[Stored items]
******************************

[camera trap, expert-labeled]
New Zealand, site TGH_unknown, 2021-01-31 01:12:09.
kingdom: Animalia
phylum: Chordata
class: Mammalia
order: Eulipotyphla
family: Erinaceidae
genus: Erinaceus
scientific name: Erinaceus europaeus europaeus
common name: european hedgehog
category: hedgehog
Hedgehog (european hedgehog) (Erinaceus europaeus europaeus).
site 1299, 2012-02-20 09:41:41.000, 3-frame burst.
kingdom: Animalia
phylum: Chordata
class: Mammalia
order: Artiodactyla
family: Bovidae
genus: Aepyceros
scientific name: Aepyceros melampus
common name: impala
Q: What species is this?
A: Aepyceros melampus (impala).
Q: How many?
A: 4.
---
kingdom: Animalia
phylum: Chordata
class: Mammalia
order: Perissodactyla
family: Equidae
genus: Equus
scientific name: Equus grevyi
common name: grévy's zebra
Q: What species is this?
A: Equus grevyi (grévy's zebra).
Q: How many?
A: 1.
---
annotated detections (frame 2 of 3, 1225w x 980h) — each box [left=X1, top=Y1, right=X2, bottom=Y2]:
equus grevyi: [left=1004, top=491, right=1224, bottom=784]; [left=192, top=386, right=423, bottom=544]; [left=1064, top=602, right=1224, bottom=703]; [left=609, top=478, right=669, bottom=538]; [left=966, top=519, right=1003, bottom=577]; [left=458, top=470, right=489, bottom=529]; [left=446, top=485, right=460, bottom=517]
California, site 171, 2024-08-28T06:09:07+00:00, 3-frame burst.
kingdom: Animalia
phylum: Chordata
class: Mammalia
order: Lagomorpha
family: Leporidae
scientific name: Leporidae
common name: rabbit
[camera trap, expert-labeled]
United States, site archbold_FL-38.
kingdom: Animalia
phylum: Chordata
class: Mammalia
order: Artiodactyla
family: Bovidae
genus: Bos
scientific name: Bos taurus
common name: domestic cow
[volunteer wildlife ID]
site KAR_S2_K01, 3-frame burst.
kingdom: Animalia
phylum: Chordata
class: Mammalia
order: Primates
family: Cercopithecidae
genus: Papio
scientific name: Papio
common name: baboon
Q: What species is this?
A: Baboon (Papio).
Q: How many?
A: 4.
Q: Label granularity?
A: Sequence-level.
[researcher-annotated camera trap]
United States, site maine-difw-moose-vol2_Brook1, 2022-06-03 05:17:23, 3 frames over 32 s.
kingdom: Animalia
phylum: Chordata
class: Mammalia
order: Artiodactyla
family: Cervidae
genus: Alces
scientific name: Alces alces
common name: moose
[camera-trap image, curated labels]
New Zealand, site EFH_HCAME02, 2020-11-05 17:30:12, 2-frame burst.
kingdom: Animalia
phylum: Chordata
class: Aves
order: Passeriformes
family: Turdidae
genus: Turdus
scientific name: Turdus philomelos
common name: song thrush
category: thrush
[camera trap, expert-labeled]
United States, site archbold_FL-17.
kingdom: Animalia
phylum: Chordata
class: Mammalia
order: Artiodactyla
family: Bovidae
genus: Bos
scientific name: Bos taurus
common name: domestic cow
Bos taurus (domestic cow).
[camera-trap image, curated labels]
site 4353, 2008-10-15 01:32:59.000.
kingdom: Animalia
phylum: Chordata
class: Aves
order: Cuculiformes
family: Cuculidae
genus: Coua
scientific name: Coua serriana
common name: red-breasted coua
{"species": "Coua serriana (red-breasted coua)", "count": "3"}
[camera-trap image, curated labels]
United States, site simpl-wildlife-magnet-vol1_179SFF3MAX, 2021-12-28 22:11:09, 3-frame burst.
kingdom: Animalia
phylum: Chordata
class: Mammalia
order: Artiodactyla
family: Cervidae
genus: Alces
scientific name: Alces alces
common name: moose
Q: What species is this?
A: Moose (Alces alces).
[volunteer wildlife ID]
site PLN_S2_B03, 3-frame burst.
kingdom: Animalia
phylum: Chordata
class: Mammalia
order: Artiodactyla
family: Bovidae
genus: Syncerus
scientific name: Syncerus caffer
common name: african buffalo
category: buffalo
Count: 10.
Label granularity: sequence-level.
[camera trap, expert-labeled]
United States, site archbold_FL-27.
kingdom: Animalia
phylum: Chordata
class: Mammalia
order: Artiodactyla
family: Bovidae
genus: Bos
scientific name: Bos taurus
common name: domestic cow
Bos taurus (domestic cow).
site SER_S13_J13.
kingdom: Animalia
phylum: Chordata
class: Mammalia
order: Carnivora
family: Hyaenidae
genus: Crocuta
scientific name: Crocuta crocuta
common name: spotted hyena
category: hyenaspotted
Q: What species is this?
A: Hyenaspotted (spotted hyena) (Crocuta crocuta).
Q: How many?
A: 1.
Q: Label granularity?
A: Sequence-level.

******************************

Required action -
What you return should be exactly the lines above, starting at the one with "genus: Erinaceus" and ending at the one with "genus: Turdus", and nothing else.

Solution for this problem -
genus: Erinaceus
scientific name: Erinaceus europaeus europaeus
common name: european hedgehog
category: hedgehog
Hedgehog (european hedgehog) (Erinaceus europaeus europaeus).
site 1299, 2012-02-20 09:41:41.000, 3-frame burst.
kingdom: Animalia
phylum: Chordata
class: Mammalia
order: Artiodactyla
family: Bovidae
genus: Aepyceros
scientific name: Aepyceros melampus
common name: impala
Q: What species is this?
A: Aepyceros melampus (impala).
Q: How many?
A: 4.
---
kingdom: Animalia
phylum: Chordata
class: Mammalia
order: Perissodactyla
family: Equidae
genus: Equus
scientific name: Equus grevyi
common name: grévy's zebra
Q: What species is this?
A: Equus grevyi (grévy's zebra).
Q: How many?
A: 1.
---
annotated detections (frame 2 of 3, 1225w x 980h) — each box [left=X1, top=Y1, right=X2, bottom=Y2]:
equus grevyi: [left=1004, top=491, right=1224, bottom=784]; [left=192, top=386, right=423, bottom=544]; [left=1064, top=602, right=1224, bottom=703]; [left=609, top=478, right=669, bottom=538]; [left=966, top=519, right=1003, bottom=577]; [left=458, top=470, right=489, bottom=529]; [left=446, top=485, right=460, bottom=517]
California, site 171, 2024-08-28T06:09:07+00:00, 3-frame burst.
kingdom: Animalia
phylum: Chordata
class: Mammalia
order: Lagomorpha
family: Leporidae
scientific name: Leporidae
common name: rabbit
[camera trap, expert-labeled]
United States, site archbold_FL-38.
kingdom: Animalia
phylum: Chordata
class: Mammalia
order: Artiodactyla
family: Bovidae
genus: Bos
scientific name: Bos taurus
common name: domestic cow
[volunteer wildlife ID]
site KAR_S2_K01, 3-frame burst.
kingdom: Animalia
phylum: Chordata
class: Mammalia
order: Primates
family: Cercopithecidae
genus: Papio
scientific name: Papio
common name: baboon
Q: What species is this?
A: Baboon (Papio).
Q: How many?
A: 4.
Q: Label granularity?
A: Sequence-level.
[researcher-annotated camera trap]
United States, site maine-difw-moose-vol2_Brook1, 2022-06-03 05:17:23, 3 frames over 32 s.
kingdom: Animalia
phylum: Chordata
class: Mammalia
order: Artiodactyla
family: Cervidae
genus: Alces
scientific name: Alces alces
common name: moose
[camera-trap image, curated labels]
New Zealand, site EFH_HCAME02, 2020-11-05 17:30:12, 2-frame burst.
kingdom: Animalia
phylum: Chordata
class: Aves
order: Passeriformes
family: Turdidae
genus: Turdus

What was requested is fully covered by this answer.